* _Objective 1_
Gather every line of the records that contains the string "front".
╭─ Text
First, let's define the time window for which we want to create features. We'll use the last 10 days of transaction data as our source.

In [None]:
print(
    f"""
DATAPROCESSING_START_DATE: {DATAPROCESSING_START_DATE}
DATAPROCESSING_END_DATE: {DATAPROCESSING_END_DATE}
"""
)

### Append historical records to the input tables:

#### For transactions table:

In [None]:
insert_transactions_historical_data = f"""INSERT INTO `{INGESTION_BQ_TRANSACTION_TABLE_URI}`
 (TX_ID,
  TX_TS,
  CUSTOMER_ID,
  TERMINAL_ID,
  TX_AMOUNT)
SELECT
  TX_ID,
  TX_TS,
  CUSTOMER_ID,
  TERMINAL_ID,
  TX_AMOUNT
FROM `{RAW_BQ_TRANSACTION_TABLE_URI}`
WHERE TX_TS BETWEEN TIMESTAMP_SUB(current_timestamp(), INTERVAL 15 DAY) AND current_timestamp()
"""
print(insert_transactions_historical_data)
run_bq_query(insert_transactions_historical_data)

for labels table:

#### For labels table:

In [None]:
insert_labels_historical_data = f"""INSERT INTO `{INGESTION_BQ_LABELS_TABLE_URI}`
 (TX_ID,
  TX_FRAUD)
  SELECT
    raw_tx.TX_ID,
    raw_lb.TX_FRAUD
  FROM
      `{INGESTION_BQ_TRANSACTION_TABLE_URI}` as raw_tx
  INNER JOIN 
    `{RAW_BQ_LABELS_TABLE_URI}` as raw_lb
  ON raw_tx.TX_ID = raw_lb.TX_ID
"""
print(insert_labels_historical_data)
run_bq_query(insert_labels_historical_data)
╰─
╭─ Material to process
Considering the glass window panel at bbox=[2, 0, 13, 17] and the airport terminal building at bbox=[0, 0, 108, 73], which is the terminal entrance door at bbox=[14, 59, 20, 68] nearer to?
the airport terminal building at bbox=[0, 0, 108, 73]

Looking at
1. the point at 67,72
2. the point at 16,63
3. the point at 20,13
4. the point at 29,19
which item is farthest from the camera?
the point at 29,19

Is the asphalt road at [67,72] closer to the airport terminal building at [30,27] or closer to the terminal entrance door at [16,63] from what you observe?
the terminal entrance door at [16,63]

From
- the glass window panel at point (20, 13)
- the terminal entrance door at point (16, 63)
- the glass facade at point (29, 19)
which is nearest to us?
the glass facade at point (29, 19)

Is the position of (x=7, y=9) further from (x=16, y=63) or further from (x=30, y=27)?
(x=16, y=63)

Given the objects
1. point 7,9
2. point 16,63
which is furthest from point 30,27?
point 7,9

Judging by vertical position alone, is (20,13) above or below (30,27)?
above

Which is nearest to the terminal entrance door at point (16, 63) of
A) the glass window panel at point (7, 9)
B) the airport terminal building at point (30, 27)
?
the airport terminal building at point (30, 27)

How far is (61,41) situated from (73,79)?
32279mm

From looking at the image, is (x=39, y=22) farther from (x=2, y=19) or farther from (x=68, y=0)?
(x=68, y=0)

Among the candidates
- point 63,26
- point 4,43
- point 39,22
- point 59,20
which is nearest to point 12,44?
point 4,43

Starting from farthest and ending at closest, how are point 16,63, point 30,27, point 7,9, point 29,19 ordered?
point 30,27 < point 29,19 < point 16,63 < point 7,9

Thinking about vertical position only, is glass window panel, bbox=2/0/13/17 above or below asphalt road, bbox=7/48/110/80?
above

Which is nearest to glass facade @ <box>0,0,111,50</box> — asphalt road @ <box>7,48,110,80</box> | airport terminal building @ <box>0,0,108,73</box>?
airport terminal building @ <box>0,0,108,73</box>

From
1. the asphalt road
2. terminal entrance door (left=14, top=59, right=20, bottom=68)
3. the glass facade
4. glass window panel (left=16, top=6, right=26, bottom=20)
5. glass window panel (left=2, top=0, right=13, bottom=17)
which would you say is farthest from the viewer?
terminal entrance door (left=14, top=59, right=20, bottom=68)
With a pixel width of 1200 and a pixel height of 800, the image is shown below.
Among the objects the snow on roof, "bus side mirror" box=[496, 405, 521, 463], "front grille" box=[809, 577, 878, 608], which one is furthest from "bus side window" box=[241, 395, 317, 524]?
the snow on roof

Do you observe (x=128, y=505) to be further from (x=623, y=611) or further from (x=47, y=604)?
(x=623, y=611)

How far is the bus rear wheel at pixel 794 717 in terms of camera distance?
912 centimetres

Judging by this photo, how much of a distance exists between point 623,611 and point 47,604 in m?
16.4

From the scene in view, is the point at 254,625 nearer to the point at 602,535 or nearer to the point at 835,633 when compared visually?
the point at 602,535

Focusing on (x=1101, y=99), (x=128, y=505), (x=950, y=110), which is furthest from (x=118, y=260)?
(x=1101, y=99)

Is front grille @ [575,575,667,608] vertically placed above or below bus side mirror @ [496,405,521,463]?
╰─
* _Objective 2_
Rewrite the paragraph of the notebook excerpt that begins "First, let's define the time window" in fewer words, keeping its main facts.

* _Full solution 1_
Among the objects the snow on roof, "bus side mirror" box=[496, 405, 521, 463], "front grille" box=[809, 577, 878, 608], which one is furthest from "bus side window" box=[241, 395, 317, 524]?
Is front grille @ [575,575,667,608] vertically placed above or below bus side mirror @ [496,405,521,463]?

* _Full solution 2_
Set the feature time window to the last 10 days of transaction data.